3 minute read
LE STRAVA DE LA DÉCONNEXION
mots :: Guillaume Rivest
photos :: Mathieu Dupuis
Sur mon canot, j’ai l’impression de voler. En solo sur un lac miroir, je glisse dans un silence quasi absolu. Chaque coup de pagaie me propulse sur une eau complètement calme tel un patineur sur une glace complètement vierge. À ce moment, la seule chose qui existe pour moi est le présent. Le poids du passé s’est effacé tranquillement au fur et à mesure que je faisais aller ma pagaie. Celui du futur a disparu en même temps que le signal cellulaire qui m’a quitté depuis plusieurs dizaines de kilomètres.
Dans ces moments, je relaxe, je reconnecte avec quelque chose d’immensément plus grand que moi : la nature. Les expéditions en canot me permettent cela. Loin du bruit constant qui anime nos vies, loin des notifications incessantes qui polluent nos existences, je décroche totalement.
Je ne suis pas exempt des impératifs du monde moderne. Je suis aussi connecté que n’importe qui. J’ai aussi un compte Strava qui enregistre la quasi-totalité de mes entraînements et les diffuse à large échelle.
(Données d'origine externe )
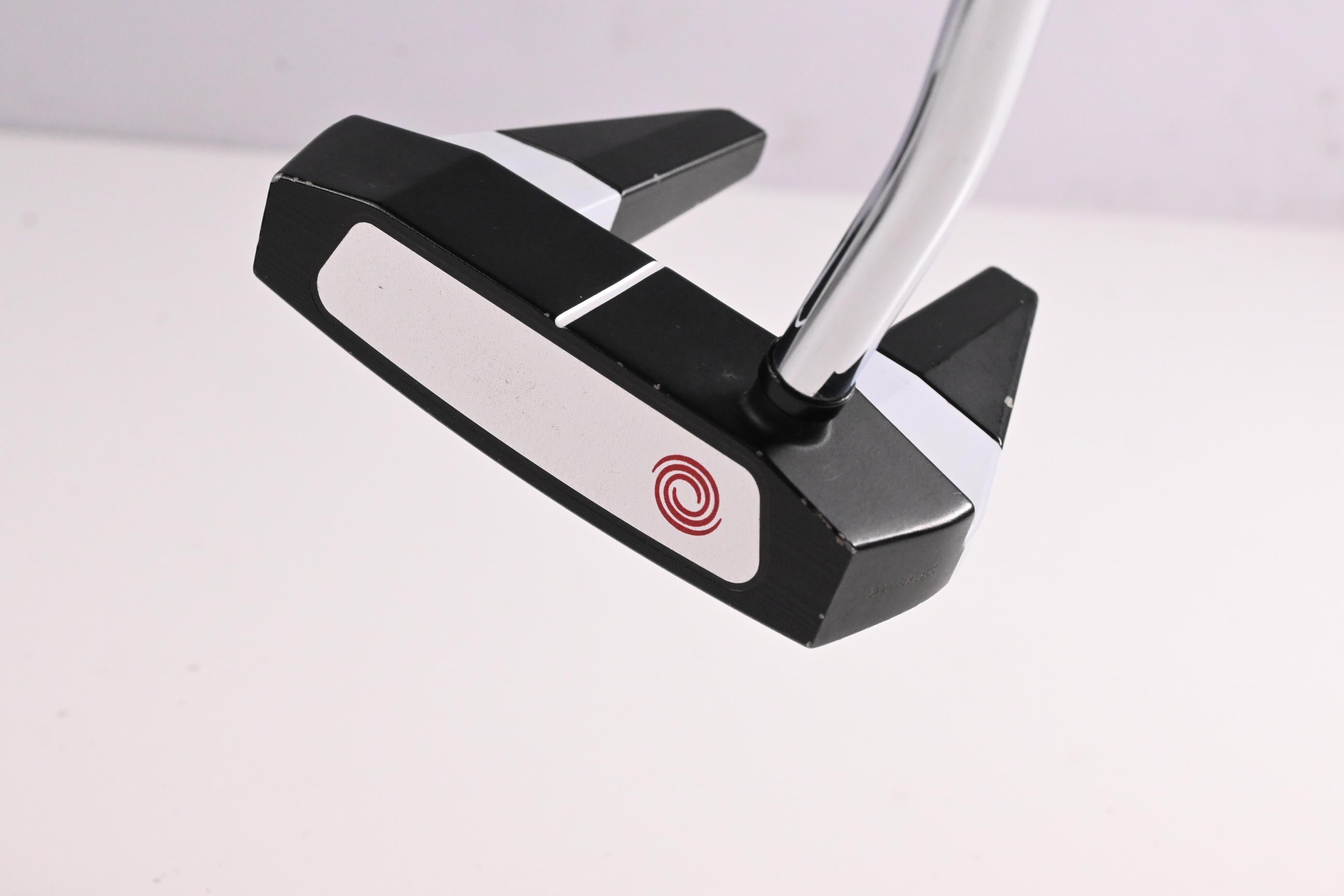 Odyssey White Hot Versa Seven Putter / 33 Inch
Je pousse parfois plus fort sur mes pédales lorsque j’arrive sur un segment dont le record me semble atteignable. Pourtant, cet exercice me semble parfois d’une grande futilité, comme si chaque entraînement non enregistré était un entraînement qui n’avait jamais eu lieu. Les records, les statistiques, les likes comme autant de distractions qui m’empêchent de vivre le moment présent. Je m’amuse parfois, sur des rivières très éloignées, à démarrer mon GPS sur certains portages afin de créer des segments qui sont uniquement accessibles après plusieurs jours de canot. Pour y détenir un record ? Non, les autochtones, des centaines d’années auparavant, étaient sans doute beaucoup plus rapides. Je le fais simplement pour attirer l’attention vers ces endroits que personne ne regarde, dans l’espoir naïf peut-être d’y attirer un pagayeur curieux.
Dans ce monde où presque tout est cartographié, où l’on s’arrache des FKT (Fastest Known Time), où l’on court après les premières mondiales, j’ai la chance de vivre dans un endroit relativement anonyme aux possibilités d’aventures sans fin. Mon pays, ce n’est pas un pays, c’est une gigantesque étendue d’eau. Avec ces 22 000 lacs et rivières, l’Abitibi-Témiscamingue me donne souvent l’impression d’être le seul humain sur la terre. Ce sentiment est rare de nos jours.
Par ailleurs, je mentirais si je vous disais que je n’ai pas d’idées de grandeur. Je rêve, comme plusieurs, aux grandes expéditions polaires ou à ces traversées épiques qui nous laissent des souvenirs indélébiles en tête. Pourtant, on oublie trop souvent que le plein air est beaucoup plus large que sa dimension sportive. Le plein air a aussi cet aspect introspectif, quasi spirituel, alors que le temps semble s’arrêter. L’espace d’une expédition de canot, les seules considérations sont : pagayer, manger, dormir. Bien sûr, j’aime me dépasser, mais j’aime aussi partir avec beaucoup trop de temps pour la distance à parcourir. J’aime m’arrêter en milieu de journée pour monter mon campement et apprécier la simple vue des silhouettes d’épinettes qui se détachent en contrejour du coucher de soleil et de ses couleurs flamboyantes. J’adore partir en canot à l’aube avec pour seul objectif d’écouter et d’observer. Après quelques heures, la nature s’anime tranquillement. Le castor retourne sur ses pas en quête de nourriture, le huard appelle son partenaire de vie au loin. Avec de la chance, j’entendrai peut-être un orignal et celui-ci viendra peut-être manger les plantes aquatiques au fond du lac devant moi. Parmi mes plus beaux moments : le cri d’une meute de loups au fin fond de nulle part dans le Témiscamingue profond.
La connexion avec la nature ne s’acquiert pas facilement. Elle prend du temps. Or, le temps est aujourd’hui de plus en plus rare. Les aspects sportifs et techniques du plein air empiètent malheureusement sur ceux de la relaxation et de la contemplation. Pourquoi en est-il ainsi ? Parce qu’on peut s’acheter une meilleure pagaie, mais on ne peut pas s’acheter une meilleure capacité d’introspection. Les équipes marketing font bien leur travail. Elles réussissent à nous vendre l’idée que la connexion avec la nature s’achète grâce à l’équipement approprié. Pourtant, les coureurs des bois et les autochtones expérimentaient ce lien avec leur environnement bien avant l’avènement des pagaies en carbone ou des voitures à traction intégrale. La connexion avec la nature se vit avec le temps, et le temps libre ne s’achète pas.